= Kurkureu-Suu =

River in Kyrgyzstan

The Kurkureu-Suu (Куркуреу су on Soviet-era maps) is a river originating in the Kyrgyz Republic that is in the basin of the Talas river but that does not connect to it. It is a transboundary river, shared administratively between the Kyrgyz Republic and Kazakhstan into which it flows.

A village, Kurkureusu, and a KTZ railway station are near the river.

== Hydrology ==
=== Course ===
The river forms in Kyrgyz mountains on the northern slopes of Talas Ala-Too, running down a gorge and through the Kara-Too ridge, to merge with a tributary of the Ters to form the Asa on the plains of Kazakhstan.
The Asa then runs north, turning westwards close to Taraz, to flow into Lake Bilyukol.

=== Classification and measurements ===
It is a Tien Shan type of river, with its high water phase in March-September and low-water phase in October-February.
It is fed by ice-snow run-off from the mountains, and was catalogued by the Soviet Union in the 1970s as having a 3% glaciation area, i.e. 13.6 sqkm.

Its annual discharge rate has risen since the 1970s soviet measurements, which were 6.19 m3/s in the 1927-1972 period and are more recently 7.11 m3/s in the 2001-2017 period.

== Administration ==
The original agreement covering the administration of the river was the Soviet-era Regulation on Water Sharing Between the Kazakh SSR and Kirgiz SSR for the Talas, Kurkureu-Su, and Aspara Rivers, enacted in 1942. It controlled the share of the river between what were then Soviet republics.

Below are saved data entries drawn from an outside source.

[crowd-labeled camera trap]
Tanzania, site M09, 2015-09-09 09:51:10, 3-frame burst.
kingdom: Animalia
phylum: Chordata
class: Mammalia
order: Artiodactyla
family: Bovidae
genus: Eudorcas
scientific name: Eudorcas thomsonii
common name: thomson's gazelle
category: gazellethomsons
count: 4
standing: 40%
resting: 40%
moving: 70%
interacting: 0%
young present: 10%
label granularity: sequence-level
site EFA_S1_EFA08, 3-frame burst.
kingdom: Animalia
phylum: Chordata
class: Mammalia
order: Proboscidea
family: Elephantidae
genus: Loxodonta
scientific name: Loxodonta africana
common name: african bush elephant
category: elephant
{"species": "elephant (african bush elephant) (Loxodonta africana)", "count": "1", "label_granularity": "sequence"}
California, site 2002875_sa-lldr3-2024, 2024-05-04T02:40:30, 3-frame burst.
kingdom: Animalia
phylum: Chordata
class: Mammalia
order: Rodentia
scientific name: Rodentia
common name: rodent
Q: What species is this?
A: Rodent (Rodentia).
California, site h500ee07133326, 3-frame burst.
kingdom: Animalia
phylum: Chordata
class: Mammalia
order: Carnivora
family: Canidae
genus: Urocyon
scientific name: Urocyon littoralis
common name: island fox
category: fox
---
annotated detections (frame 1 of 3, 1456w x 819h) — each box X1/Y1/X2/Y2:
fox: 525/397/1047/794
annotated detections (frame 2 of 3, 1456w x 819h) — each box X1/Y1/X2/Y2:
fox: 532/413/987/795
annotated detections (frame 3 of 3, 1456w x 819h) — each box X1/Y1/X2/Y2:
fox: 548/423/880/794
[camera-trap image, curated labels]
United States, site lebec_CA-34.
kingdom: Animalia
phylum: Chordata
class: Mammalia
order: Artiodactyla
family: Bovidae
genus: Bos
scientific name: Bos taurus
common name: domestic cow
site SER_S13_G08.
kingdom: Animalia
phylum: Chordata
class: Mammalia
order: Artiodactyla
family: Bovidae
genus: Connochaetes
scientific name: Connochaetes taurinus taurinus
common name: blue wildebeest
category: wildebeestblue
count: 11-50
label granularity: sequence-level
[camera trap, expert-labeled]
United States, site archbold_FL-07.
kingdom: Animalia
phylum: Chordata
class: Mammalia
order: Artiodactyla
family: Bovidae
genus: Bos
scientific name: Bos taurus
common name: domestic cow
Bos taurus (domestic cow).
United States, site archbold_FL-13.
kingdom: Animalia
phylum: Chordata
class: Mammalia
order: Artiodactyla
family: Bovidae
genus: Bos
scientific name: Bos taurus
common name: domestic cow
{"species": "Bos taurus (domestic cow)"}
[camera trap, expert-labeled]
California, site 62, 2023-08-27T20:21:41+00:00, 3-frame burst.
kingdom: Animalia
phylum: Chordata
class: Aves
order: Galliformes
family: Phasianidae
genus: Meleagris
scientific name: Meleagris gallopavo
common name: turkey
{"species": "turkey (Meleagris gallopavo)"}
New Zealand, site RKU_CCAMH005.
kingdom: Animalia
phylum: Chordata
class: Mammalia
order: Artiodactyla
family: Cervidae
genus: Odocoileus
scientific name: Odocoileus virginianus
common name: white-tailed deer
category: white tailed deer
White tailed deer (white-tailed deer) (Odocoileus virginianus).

The Smart Waters project, supported by the United States Agency for International Development (USAID), included plans for the river starting in 2017. The object was to improve water allocation. With decreasing areas of cultivation on the Khazak side and a lack of maintenance of irrigation channels on that side, and a lack of water on the Kyrgyz side, the project aimed to provide more water to that side and to update the 70-year old Soviet-era guidelines.

== In popular culture ==
The river, the surrounding area, and Sheker were settings for the early works of Kyrgyz author Chinghiz Aitmatov.